# Daily averages with filter
This script calculates the daily average of multiple tags, accounting for filtered periods. The script follows these steps:
1. Filtered-out periods are obtained from a search
2. Full days are obtained from a search (day tag = constant, no filter)
3. Partial filtered results within each day are obtained (day tag = constant, excluded filtered periods)
4. For each day, take the weighthed average of filtered result averages to get a single global average
    - Partial results are weighted by their duration
5. Export results to csv

## 0a. Settings
Imports and settings to the the script. Besides these settings the value-based searches also need to be configured down in the code.

In [1]:
import numpy as np
import pandas as pd
from trendminer_interface import TrendMinerClient


search_period = "1y"

time_tag = "TM_day_Europe_Brussels"

# Only average (mean) calculations will work for this script!
calculations = {
    "temp in": ("TM-T200-TI201.PV", "mean", "°C"),
    "temp out": ("TM-T200-TI202.PV", "mean", "°C")
    }

timezone = "Europe/Brussels"

filename = "calculations.csv"

## 0b. Authentication
Log in to the server with client id and client secret. The client id used should have been given access rights to the date in ConfigHub > Access.

Rather than use the keyring package to get a locally stored client secret, the client secret can be given as a string.

In [2]:
import keyring

url = "https://demo.trendminer.cloud"
client_id = "wdanielsclient"
username = "wdaniels"

client_secret = keyring.get_password(url, client_id)
password = keyring.get_password(url, username)

client = TrendMinerClient(
    url=url, 
    client_id=client_id, 
    client_secret=client_secret,
    tz = timezone,
)

## 1. Filtered interval retrieval
We get the intervals we want to exclude from our search using a value-based search. No duration is given (defaults to 2x the index resolution).

In [3]:
vbs = client.search.value(
    queries = [
        ("TM-T200-FI201.PV", "<", 7)
    ]
)

excluded_intervals = vbs.get_results(search_period)

## 2. Full interval retrieval
We get the intervals we want to calculate our average on. We don't calculate the average on these intervals directly, since they will contain intervals that need to be filtered out.

In [4]:
vbs = client.search.value(
    queries = [
        (time_tag, "constant")
    ],
    duration = "23h"
)

original_intervals = vbs.get_results(search_period)

## 3. Subintervals retrieval and calculation
These are the filtered-in periods that we actually want to do the calculations on. We obtain the filtered-in periods by again searching on our time tag, but this time we exclude the intervals obtained in step 1 in the search execution.

In [5]:
vbs = client.search.value(
    queries = [
        (time_tag, "constant")
    ],
    calculations=calculations
)

results = vbs.get_results(search_period, excluded_intervals=excluded_intervals)
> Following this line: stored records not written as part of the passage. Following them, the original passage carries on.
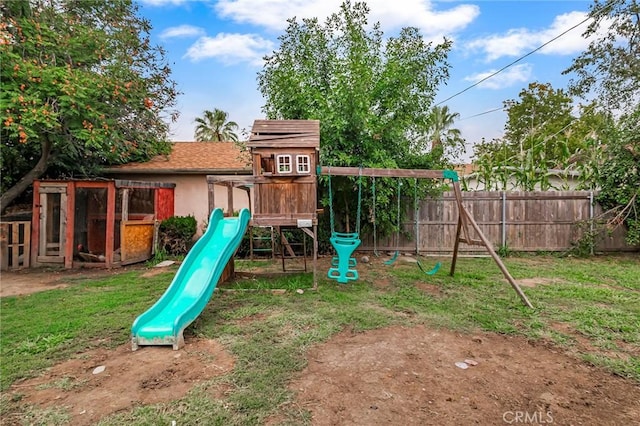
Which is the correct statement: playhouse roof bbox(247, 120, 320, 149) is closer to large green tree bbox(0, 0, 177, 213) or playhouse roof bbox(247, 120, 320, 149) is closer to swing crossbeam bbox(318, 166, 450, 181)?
swing crossbeam bbox(318, 166, 450, 181)

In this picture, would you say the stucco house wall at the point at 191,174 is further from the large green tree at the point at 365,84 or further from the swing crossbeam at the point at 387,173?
the swing crossbeam at the point at 387,173

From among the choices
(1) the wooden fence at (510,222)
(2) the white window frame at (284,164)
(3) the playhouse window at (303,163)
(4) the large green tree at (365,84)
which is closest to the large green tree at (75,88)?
(4) the large green tree at (365,84)

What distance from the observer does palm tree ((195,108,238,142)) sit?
2502cm

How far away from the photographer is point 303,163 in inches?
208

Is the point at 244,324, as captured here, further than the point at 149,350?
Yes

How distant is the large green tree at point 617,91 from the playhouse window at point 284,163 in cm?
828

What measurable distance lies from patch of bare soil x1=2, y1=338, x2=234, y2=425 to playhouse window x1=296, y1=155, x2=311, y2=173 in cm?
293

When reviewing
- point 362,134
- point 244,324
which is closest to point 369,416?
point 244,324

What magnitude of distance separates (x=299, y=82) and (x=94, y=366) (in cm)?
684

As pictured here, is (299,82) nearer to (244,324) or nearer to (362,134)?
(362,134)

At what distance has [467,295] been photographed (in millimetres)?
→ 5152

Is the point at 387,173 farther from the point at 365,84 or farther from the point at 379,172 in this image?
the point at 365,84

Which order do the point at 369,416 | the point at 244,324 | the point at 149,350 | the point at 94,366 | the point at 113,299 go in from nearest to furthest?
the point at 369,416 < the point at 94,366 < the point at 149,350 < the point at 244,324 < the point at 113,299

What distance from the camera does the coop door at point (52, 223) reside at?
24.7ft
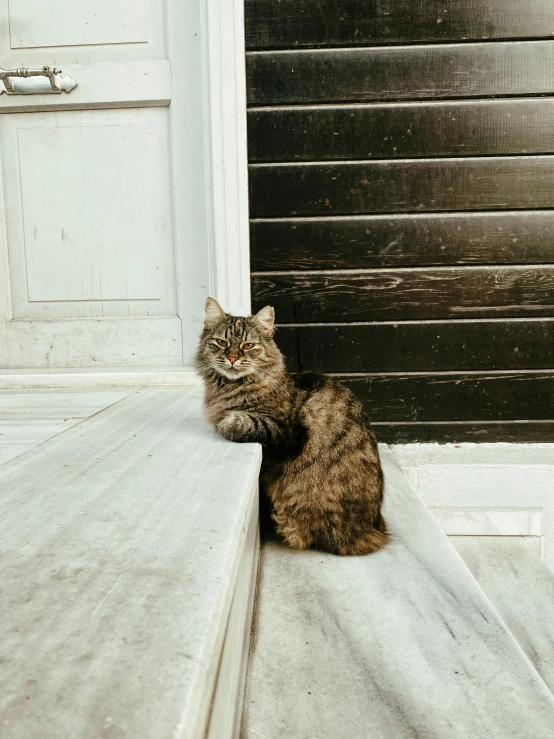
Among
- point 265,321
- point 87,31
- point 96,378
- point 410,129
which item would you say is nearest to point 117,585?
point 265,321

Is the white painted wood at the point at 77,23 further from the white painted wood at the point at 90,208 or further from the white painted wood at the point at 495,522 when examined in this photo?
the white painted wood at the point at 495,522

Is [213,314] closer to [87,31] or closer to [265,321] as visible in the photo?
[265,321]

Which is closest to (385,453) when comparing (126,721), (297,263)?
(297,263)

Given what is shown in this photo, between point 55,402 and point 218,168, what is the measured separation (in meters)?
1.07

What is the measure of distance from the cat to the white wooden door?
878mm

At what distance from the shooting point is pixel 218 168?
222 cm

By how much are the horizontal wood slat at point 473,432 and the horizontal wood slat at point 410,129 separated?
106cm

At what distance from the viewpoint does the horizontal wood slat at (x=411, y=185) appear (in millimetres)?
2207

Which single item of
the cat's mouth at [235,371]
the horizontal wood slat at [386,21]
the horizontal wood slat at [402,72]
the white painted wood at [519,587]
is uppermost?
the horizontal wood slat at [386,21]

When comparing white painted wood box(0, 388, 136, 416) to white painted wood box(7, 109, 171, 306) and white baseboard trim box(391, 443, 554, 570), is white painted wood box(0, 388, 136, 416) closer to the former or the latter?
white painted wood box(7, 109, 171, 306)

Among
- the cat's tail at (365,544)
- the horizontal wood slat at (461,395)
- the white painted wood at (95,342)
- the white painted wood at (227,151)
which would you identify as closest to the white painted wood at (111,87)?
the white painted wood at (227,151)

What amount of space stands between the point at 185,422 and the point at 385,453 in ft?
2.93

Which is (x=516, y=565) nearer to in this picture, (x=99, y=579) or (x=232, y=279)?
(x=232, y=279)

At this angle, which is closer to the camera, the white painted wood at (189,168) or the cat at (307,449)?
the cat at (307,449)
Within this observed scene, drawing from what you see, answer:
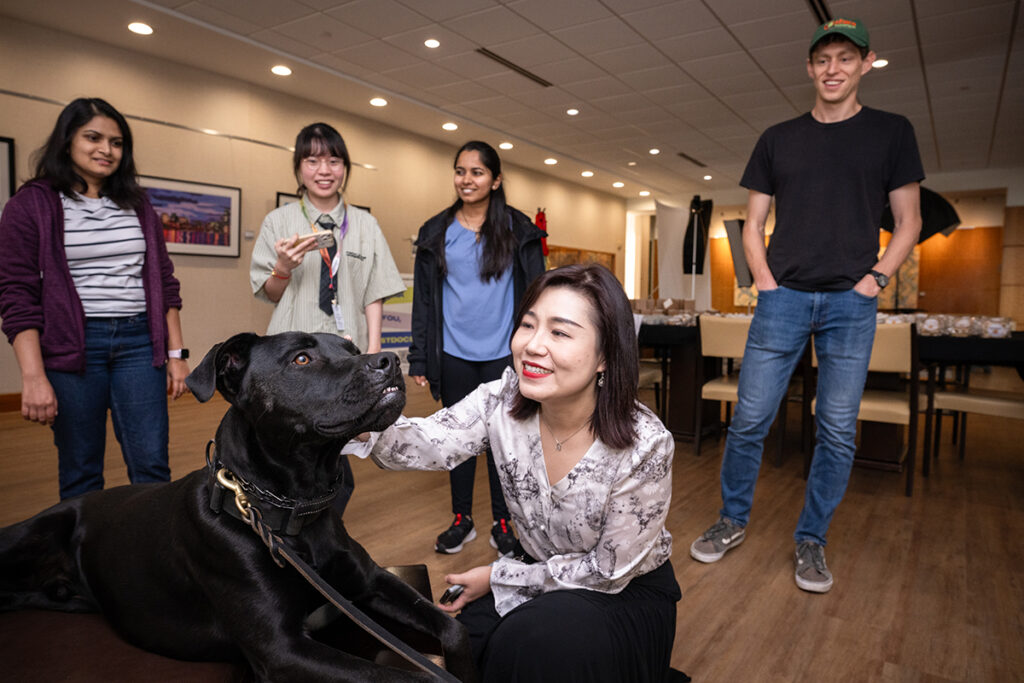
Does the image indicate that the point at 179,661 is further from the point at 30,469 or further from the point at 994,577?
the point at 30,469

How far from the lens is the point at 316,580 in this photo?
35.3 inches

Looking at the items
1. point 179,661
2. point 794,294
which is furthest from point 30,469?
point 794,294

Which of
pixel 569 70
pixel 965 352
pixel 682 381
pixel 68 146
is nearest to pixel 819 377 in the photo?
pixel 965 352

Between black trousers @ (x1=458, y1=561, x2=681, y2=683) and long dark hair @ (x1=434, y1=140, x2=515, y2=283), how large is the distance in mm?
1391

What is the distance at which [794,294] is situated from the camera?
7.36 feet

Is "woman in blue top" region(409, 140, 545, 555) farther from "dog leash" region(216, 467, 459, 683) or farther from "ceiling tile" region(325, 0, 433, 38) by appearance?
"ceiling tile" region(325, 0, 433, 38)

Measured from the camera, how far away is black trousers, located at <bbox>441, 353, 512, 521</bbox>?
2.44m

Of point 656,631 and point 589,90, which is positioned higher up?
point 589,90

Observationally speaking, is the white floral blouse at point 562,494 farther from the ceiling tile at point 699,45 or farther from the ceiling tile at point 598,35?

## 4. Calculation on full intervals
For every full interval retrieved in step 2, we can now determine what subintervals fall in the full interval, and calculate a global value from these. The total average value can be found bij taking the averages of the subintervals weighted by their duration.

In the calculation, we must account for the scenario that there might not be any subintervals in the full interval (i.e., the entire full interval was filtered out by the criteria in step 1).

In [6]:
for interval in original_intervals:
    
    # Get results that fall in this interval
    results_in_interval = [
        result for result in results if result.start >= interval.start and result.end <= interval.end
    ]
    
    total_duration = sum([result.total_seconds() for result in results_in_interval])
    
    # Calculate averages over all results
    for key in calculations.keys():
        if total_duration == 0:
            avg = np.nan
        else:
            avg = sum([result.data[key]*result.total_seconds()/total_duration for result in results_in_interval])
        interval.data.update({key: avg})

## 5. Export to CSV
We can create a DataFrame from the data we added to full intervals. We add the interval start time as the index for the calculation. For clarity, we reduce the timestamps to single dates, which is fine if the interval length is a number of days.

In [7]:
# to dataframe
df = pd.DataFrame.from_records(
    [interval.data for interval in original_intervals],
    index=[interval.start.date() for interval in original_intervals]
)

# sort by ascending date
df.sort_index(inplace=True)

# save to csv
df.to_csv(filename)

df

Unnamed: 0,temp in,temp out
2021-12-24,20.714638,44.641464
2021-12-25,20.734539,45.049110
2021-12-26,20.729208,44.956966
2021-12-27,20.741962,45.136936
2021-12-28,20.230228,45.103092
...,...,...
2022-12-18,20.587900,44.930430
2022-12-19,20.652626,45.067860
2022-12-20,20.938768,44.908806
2022-12-21,20.156928,45.221926